By Ali Waseem Hashmi –
Pakistan clinched four medals in this year’s edition of the Commonwealth Games, 3 silvers and 1 bronze. Three of these medals came from the same sporting event, wrestling. Wrestler Qamar Abbas grabbed a silver in the free-style, 74 kilogram category, losing to his Indian rival Sushil Kumar in the final.
Wrestler Azhar Hussain won bronze in the same sport, throwing his South African opponent out of the ring within three minutes of the match. Hussain previously won a gold medal in Delhi during the 2010 Commonwealth Games. The third medal winner was Shah Hussain Shah who bagged a silver in the 100-kg Judo event.
Finally, rounding up Pakistan’s podium placers was boxer Muhammad Waseem, who won silver in the 52-kg flyweight category. The 26-year-old from Quetta lost to Australia’s Andrew Maloney 3-0 in the final.
Pakistan’s medal haul obviously pales in comparison to the winners, England, who topped the Commonwealth Games with a total of 174 medals including 58 gold ones. Australia ranked second with 137 medals, hosts Scotland grabbed 53 but it was neighbours India who really outshined all regional rivals with a very impressive total of 64 medals.
India’s tally reflects especially badly on Pakistan, which, despite having competed in 12 of the 20 previous Commonwealth Games, has managed to only win 69 medals overall; just 5 more than what Indian won this year alone.
The Commonwealth Games is an international, multi-sport event involving athletes from the Commonwealth of Nations, nations which were formerly (and in some cases still are) under the administrative charter of the British Empire. The event was first held in 1930, and, with the exception of 1942 and 1946, which were cancelled due to World War II, has taken place every four years since then.
The games feature mostly Olympic sporting events, with a heavy focus on athletics and technical events like shooting. Pakistan’s most successful games were in 1962 where we finished 4th in the overall rankings and won 8 gold medals. Unsurprisingly, wrestling is where most of our medals have come from, an overwhelming 37 medals out of the total of 69. Athletics, weightlifting and boxing are the only other events where Pakistan has won multiple medals.

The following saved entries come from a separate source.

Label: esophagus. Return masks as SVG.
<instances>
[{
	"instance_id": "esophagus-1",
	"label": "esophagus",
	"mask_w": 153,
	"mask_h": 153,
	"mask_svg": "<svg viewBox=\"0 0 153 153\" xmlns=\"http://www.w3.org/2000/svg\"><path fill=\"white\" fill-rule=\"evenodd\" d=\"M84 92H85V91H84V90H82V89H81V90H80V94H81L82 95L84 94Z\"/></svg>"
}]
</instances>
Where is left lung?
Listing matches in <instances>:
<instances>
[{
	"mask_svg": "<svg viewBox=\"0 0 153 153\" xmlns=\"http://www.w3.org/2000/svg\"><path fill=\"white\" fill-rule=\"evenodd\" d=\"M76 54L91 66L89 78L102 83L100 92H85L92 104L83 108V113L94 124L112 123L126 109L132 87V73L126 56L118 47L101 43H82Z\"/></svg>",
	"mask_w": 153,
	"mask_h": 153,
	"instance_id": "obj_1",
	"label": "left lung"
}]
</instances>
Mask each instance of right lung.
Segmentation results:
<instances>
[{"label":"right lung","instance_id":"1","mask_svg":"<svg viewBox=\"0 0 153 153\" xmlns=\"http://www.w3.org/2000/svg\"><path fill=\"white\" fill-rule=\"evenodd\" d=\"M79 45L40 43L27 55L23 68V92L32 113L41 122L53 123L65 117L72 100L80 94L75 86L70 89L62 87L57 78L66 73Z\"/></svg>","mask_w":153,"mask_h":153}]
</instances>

This year Pakistan sent 48 participants, 10 of which were women. While they competed enthusiastically, the truth of the matter is that it was simply token participation for the majority of them. Most finished last or close to the bottom. This isn’t criticism of the athletes themselves of course, but of the sorry state of athletics and sports in the country.
With such a heavy commercial and administrative focus on cricket, all other sports are left under-financed, under-coached and without adequate facilities for aspiring athletes. Even the traditionally strong sports like wrestling are under threat of becoming uncompetitive on the international stage.
All the successful commonwealth nations bring their athletes through sports scholarships and years of corporate sponsored tutelage. In Pakistan, the desire for athletic achievement must usually be funded out of one’s own pocket, and pursued outside of the educational/vocational circuit.